Ma da Torino il Lingotto smentisce abboccamenti con il colosso tedesco. La notizia, definita praticamente fasulla dai fedelissimi di Marchionne, è stata pubblicata da un giornale specializzato on line germanico.

 "Fiat non ha intrattenuto discussioni con Volkswagen in merito a una possibile fusione". La smentita del Lingotto è spuntata subito dopo che il web ieri ha fatto moltiplicare a velocità supersonica la “presunta” notizia di una liaison improvvisa tra l’ “odiato ” gigante tedesco e la Fiat-Chrysler guidata da Sergio Marchionne. Una ridda di voci confusa nella rete e innescata da un articolo galeotto di un giornale on line tedesco, il teutonico “ Manager Magazin On Line ”, rivista specializzata molto seria, in perfetto stile deutsch. Eppure casa Agnelli dice che si tratta praticamente di una bufala. I piemontesi lo hanno fatto scrivere non solo dai portavoce del gruppo automobilistico ma anche da quelli della loro holding finanziaria per eccellenza, la Exor. Però la stampa anglosassone non ne vuole sapere.

“ C’è un interesse della Vw per l’acquisizione delle quote Fca ”, ribadisce senza remore. Secondo Manager Magazin, Ferdinand Piëch, principale azionista di Volkswagen, e le famiglie Elkann e Agnelli sarebbero in contatto per quello che si profilerebbe come l’affare dell’anno insieme al passaggio di Alitalia nelle mani degli arabi di Ethiad. “ Il gruppo tedesco ha mostrato più volte interesse per i marchi sportivi Alfa Romeo e Ferrari ”, aggiungono i giornalisti germanici, che, in questo caso, scoprono praticamente l’acqua calda. “ E’ il loro modo, furbo, di pizzicare la Fiat. Lo fanno da tempo perché tutti sappiamo che si sono puntati l’Alfa Romeo e la Ferrari, che Torino non cederà mai ”, commentano fonti autorevoli ( ambienti molto vicini a Marchionne ) a proposito dell’atteggiamento assunto a nord delle Alpi.

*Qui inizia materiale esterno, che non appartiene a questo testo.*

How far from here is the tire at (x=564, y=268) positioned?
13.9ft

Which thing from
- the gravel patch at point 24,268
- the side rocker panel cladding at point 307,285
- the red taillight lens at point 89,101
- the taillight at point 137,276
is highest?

Fatto sta che stando a quanto scrive il Manager Magazin , che cita fonti interne alla Volkswagen, Fca punterebbe invece a concentrarsi sul marchio Ferrari, ritirandosi quasi completamente dall’impegno nel settore dell’auto. Volkswagen, sempre secondo i tedeschi, sarebbe soprattutto interessata al marchio Chrysler, acquisito da Fiat lo scorso gennaio. La mossa della casa di Wolfsburg farebbe parte della strategia di rilancio di Volkswagen negli Usa, confermata nei giorni scorsi dai vertici del gruppo, sfruttando la rete di distribuzione, la competenza e il successo dei modelli Chrysler sul mercato statunitense.

“ Ma l’intesa è ancora lontana – aggiunge Manager Magazin – grandi divergenze ci sarebbero sul prezzo dell’acquisizione e inoltre Sergio Marchionne starebbe seguendo altre strade parallelamente. Inoltre – specifica la stampa della più potente nazione europea – Volkswagen, dopo l’acquisto di Scania e Man, punterebbe a medio termine anche all’acquisizione di altri marchi nel settore ”. “ Progetti – conclude il giornale web – che però comporterebbero un impegno finanziario incompatibile con l’acquisizione parziale anche del gruppo Fca ”. Intanto i lavoratori italiani restano col fiato sospeso, in particolare a Cassino, a Mirafiori e a Modena, dove, rispettivamente, si producono la Giulietta, la Mito e la 4C e dove si attendono i nuovi investimenti Alfa recentemente promessi a Detroit da Marchionne.

Ora però ci chiede cosa stia pensando o facendo il teutonicissimo Harald Wester dalla più che germanica Linz am Rhein, il nuovo amministratore delegato del biscione nominato da Marchionne ? Il manager che, stando almeno ai giornali più “titolati”, sarebbe stato scelto proprio “ in chiave anti tedesca ”?